National minimum standards in writing represent student performance levels below which these students will have difficulty progressing satisfactorily at school. In 2019 there were 3.8 per cent of year 3 boys and 1.6 per cent of girls below this standard. This is a low proportion but it is noteworthy that there are roughly twice as many boys as girls in this category. By year 9 the percentage has grown significantly to 23.6 per cent of boys and 13.2 per cent of girls. Of serious concern is that almost one-quarter of all boys in year 9 in Australia as well as a significant percentage of girls will have difficulty progressing to the senior years of schooling. It’s not like this is a recent phenomenon. Ten years ago, the numbers were slightly better but still should have been raising alarm bells. Surely ministers and their departments were questioning what was happening in schooling when twice as many boys as girls are below this national minimum and the percentage of boys and girls below it increases up to eight-fold from years 3 to 9.

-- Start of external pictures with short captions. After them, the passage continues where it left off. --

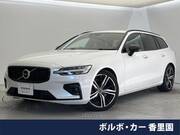 2021 VOLVO V60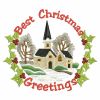 Christmas Greetings(Lg)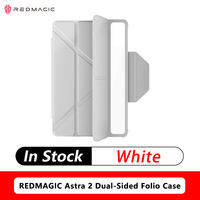 Redmagic Astra 2/5 Pro Table Dual-Sided Folio Case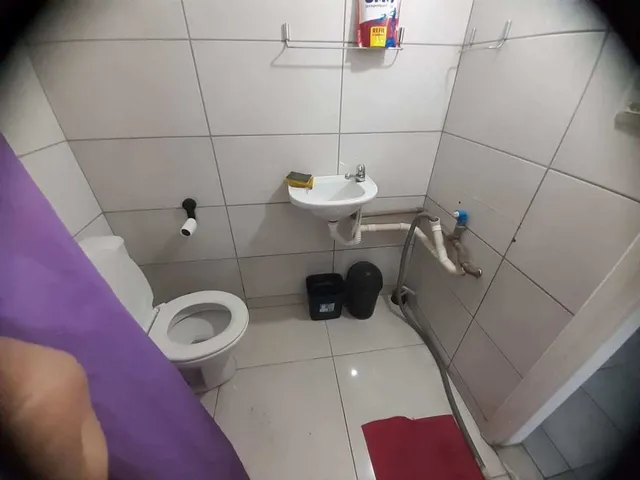 Imagem 7: Kitnet para alugar em Rio de Janeiro, Cascadura, com 1 quarto, 30m²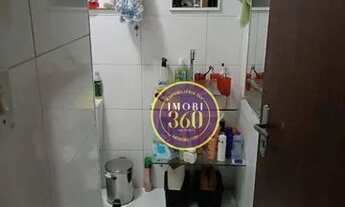 Imagem 4: Apartamento com 2 dormitórios para alugar, 44 m² por R$ 1.163,00/mês - Conjunto Habitacion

It is not fair to say that it is the fault of teachers that students are not learning to write. Recently the NSW Educational Standards Authority commissioned a report on how teachers were being taught to teach writing. To begin with, in the education faculties of universities there appears to be a range of not necessarily complementary philosophies on how to teach writing. In some cases there is no advice on teaching specific writing skills at all. So, within and between schools, there can be a lack of consistency in teaching methodologies.

It is not easy to teach writing. Ask any parent supervising their child in the recent bout of home schooling and they will readily attest that helping their child with writing is no mean feat. To teach writing systematically and effectively requires a great deal of knowledge and experience and it would appear that teachers are not receiving this either in pre-service training or through post-service professional development. Our national and state curriculum documents lack any real precision on how writing should be taught. They constantly seem to be under review to change, re-orient and re-direct so that teachers, in all honesty, will have difficulty knowing what needs to be done and there is a view that the changes will make no substantive difference.

So, how does NAPLAN assess writing? It is a "criterion-referenced" assessment – there are 10 criteria covering: whole-text features such as purpose, audience and structure; grammatical features such as sentence structure and cohesion; and, "mechanical" features such as punctuation, paragraphing and spelling. Some criteria such as sentence structure have six scores while others like paragraphing have two. In this type of assessment every mark has meaning. Each score describes a degree of achievement and conversely implies those features not achieved. Teachers can then use class data to target their teaching programs to areas of need.

NAPLAN conducts the most comprehensive assessment of student writing anywhere in the world. Other countries use sample testing whereas the NAPLAN is whole population or census testing. Another important feature of the NAPLAN assessment is that all students from years 3 to 9 are marked on the same scale. That way teachers and parents can map student progress in writing as they move through school. The NAPLAN is teacher-marked and has a diagnostic function in that student achievement is reported in terms of degree of control of key criteria in their writing.

Since 2008, the national and state governments have invested hundreds of millions in producing this significant database of the degree to which whole populations of students have demonstrated competence and control of their writing. It is to the discredit of the education community that so little analysis and research has been undertaken to improve the quality of student writing in that time. Instead our educators want to blame the instrument or, as Donald Trump would argue, we have a problem here because we are testing.

Peter Knapp has written many books on teaching and assessing student writing. Most recently he was a developer of the National Literacy Learning Progression – Writing.